Written task
Every line of the material below must be repeated exactly.

Part of a data file:
====

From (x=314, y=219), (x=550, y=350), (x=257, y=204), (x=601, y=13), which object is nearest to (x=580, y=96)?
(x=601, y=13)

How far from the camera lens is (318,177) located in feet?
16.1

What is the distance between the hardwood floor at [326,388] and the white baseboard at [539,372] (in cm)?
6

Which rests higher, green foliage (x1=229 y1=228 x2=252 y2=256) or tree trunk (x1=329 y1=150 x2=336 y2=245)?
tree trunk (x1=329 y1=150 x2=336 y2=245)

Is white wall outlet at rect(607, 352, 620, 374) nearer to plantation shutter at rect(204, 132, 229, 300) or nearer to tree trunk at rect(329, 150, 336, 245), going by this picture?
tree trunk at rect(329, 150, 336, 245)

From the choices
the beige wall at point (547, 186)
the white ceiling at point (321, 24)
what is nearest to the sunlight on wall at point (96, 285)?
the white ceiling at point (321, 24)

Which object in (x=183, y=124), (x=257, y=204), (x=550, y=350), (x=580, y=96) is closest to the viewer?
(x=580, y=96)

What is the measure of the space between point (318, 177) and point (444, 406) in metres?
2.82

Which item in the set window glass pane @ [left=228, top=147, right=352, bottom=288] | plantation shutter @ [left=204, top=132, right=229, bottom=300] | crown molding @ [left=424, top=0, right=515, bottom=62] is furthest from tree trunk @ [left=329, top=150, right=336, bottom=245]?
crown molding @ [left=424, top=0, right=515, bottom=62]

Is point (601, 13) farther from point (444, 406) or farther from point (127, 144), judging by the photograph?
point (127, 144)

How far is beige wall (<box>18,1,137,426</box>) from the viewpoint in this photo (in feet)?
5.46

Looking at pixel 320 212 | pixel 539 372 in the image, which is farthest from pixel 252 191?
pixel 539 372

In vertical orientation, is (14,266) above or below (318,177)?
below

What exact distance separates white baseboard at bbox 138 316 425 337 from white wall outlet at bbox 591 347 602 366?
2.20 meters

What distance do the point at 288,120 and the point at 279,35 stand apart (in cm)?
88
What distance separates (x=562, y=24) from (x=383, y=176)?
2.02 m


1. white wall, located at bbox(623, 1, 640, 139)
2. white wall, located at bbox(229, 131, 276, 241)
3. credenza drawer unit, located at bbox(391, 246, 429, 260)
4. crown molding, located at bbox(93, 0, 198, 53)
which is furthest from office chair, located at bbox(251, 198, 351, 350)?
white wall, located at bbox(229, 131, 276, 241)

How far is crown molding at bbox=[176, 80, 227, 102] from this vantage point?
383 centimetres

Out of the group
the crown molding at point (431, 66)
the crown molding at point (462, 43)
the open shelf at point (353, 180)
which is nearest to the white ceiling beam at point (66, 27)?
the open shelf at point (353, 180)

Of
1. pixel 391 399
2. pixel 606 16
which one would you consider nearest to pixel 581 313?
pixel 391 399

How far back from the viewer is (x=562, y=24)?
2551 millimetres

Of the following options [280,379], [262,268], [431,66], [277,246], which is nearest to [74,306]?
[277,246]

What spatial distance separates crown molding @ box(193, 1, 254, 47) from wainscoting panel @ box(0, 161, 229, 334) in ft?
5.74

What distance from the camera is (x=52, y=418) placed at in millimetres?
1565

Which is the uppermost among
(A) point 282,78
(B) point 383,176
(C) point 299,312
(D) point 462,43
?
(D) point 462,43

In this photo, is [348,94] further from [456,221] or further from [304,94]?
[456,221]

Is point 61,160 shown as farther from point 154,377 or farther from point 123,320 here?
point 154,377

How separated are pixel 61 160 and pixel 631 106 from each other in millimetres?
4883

====

Full response
From (x=314, y=219), (x=550, y=350), (x=257, y=204), (x=601, y=13), which object is nearest to (x=580, y=96)?
(x=601, y=13)

How far from the camera lens is (318,177) located in feet?
16.1

What is the distance between the hardwood floor at [326,388] and the white baseboard at [539,372] (in cm)?
6

Which rests higher, green foliage (x1=229 y1=228 x2=252 y2=256) or tree trunk (x1=329 y1=150 x2=336 y2=245)?
tree trunk (x1=329 y1=150 x2=336 y2=245)

Is white wall outlet at rect(607, 352, 620, 374) nearer to plantation shutter at rect(204, 132, 229, 300) or nearer to tree trunk at rect(329, 150, 336, 245), going by this picture?
tree trunk at rect(329, 150, 336, 245)

From the choices
the beige wall at point (547, 186)
the white ceiling at point (321, 24)
what is nearest to the sunlight on wall at point (96, 285)?
the white ceiling at point (321, 24)

Which object in (x=183, y=124), (x=257, y=204), (x=550, y=350), (x=580, y=96) is closest to the viewer?
(x=580, y=96)

What is the measure of the space between point (318, 177) and point (444, 406) in metres?
2.82

Which item in the set window glass pane @ [left=228, top=147, right=352, bottom=288] | plantation shutter @ [left=204, top=132, right=229, bottom=300] | crown molding @ [left=424, top=0, right=515, bottom=62] is furthest from tree trunk @ [left=329, top=150, right=336, bottom=245]?
crown molding @ [left=424, top=0, right=515, bottom=62]

Is point (601, 13) farther from point (444, 406) or farther from point (127, 144), judging by the photograph?
point (127, 144)

How far is beige wall (<box>18,1,137,426</box>) from the viewpoint in this photo (in feet)?
5.46

Looking at pixel 320 212 | pixel 539 372 in the image, which is farthest from pixel 252 191?
pixel 539 372

In vertical orientation, is (14,266) above or below (318,177)?
below

What exact distance separates white baseboard at bbox 138 316 425 337 from white wall outlet at bbox 591 347 602 366?
2.20 meters

What distance do the point at 288,120 and the point at 279,35 stand apart (in cm)?
88
What distance separates (x=562, y=24) from (x=383, y=176)?
2.02 m


1. white wall, located at bbox(623, 1, 640, 139)
2. white wall, located at bbox(229, 131, 276, 241)
3. credenza drawer unit, located at bbox(391, 246, 429, 260)
4. crown molding, located at bbox(93, 0, 198, 53)
which is furthest from office chair, located at bbox(251, 198, 351, 350)?
white wall, located at bbox(229, 131, 276, 241)

How far is crown molding at bbox=[176, 80, 227, 102] from this vantage point?
383 centimetres

Out of the group
the crown molding at point (431, 66)
the crown molding at point (462, 43)
the open shelf at point (353, 180)
which is nearest to the white ceiling beam at point (66, 27)?
the open shelf at point (353, 180)

Of
1. pixel 391 399
2. pixel 606 16
which one would you consider nearest to pixel 581 313?
pixel 391 399

How far back from the viewer is (x=562, y=24)?
2551 millimetres

Of the following options [280,379], [262,268], [431,66], [277,246], which is nearest to [74,306]?
[277,246]

What spatial distance separates crown molding @ box(193, 1, 254, 47) from wainscoting panel @ box(0, 161, 229, 334) in ft?
5.74

What distance from the camera is (x=52, y=418) placed at in millimetres?
1565

Which is the uppermost among
(A) point 282,78
(B) point 383,176
(C) point 299,312
(D) point 462,43
?
(D) point 462,43

In this photo, is [348,94] further from [456,221] or further from [304,94]?
[456,221]

Is point 61,160 shown as farther from point 154,377 or farther from point 123,320 here?
point 154,377

How separated are pixel 61 160 and pixel 631 106 from each other in millimetres?
4883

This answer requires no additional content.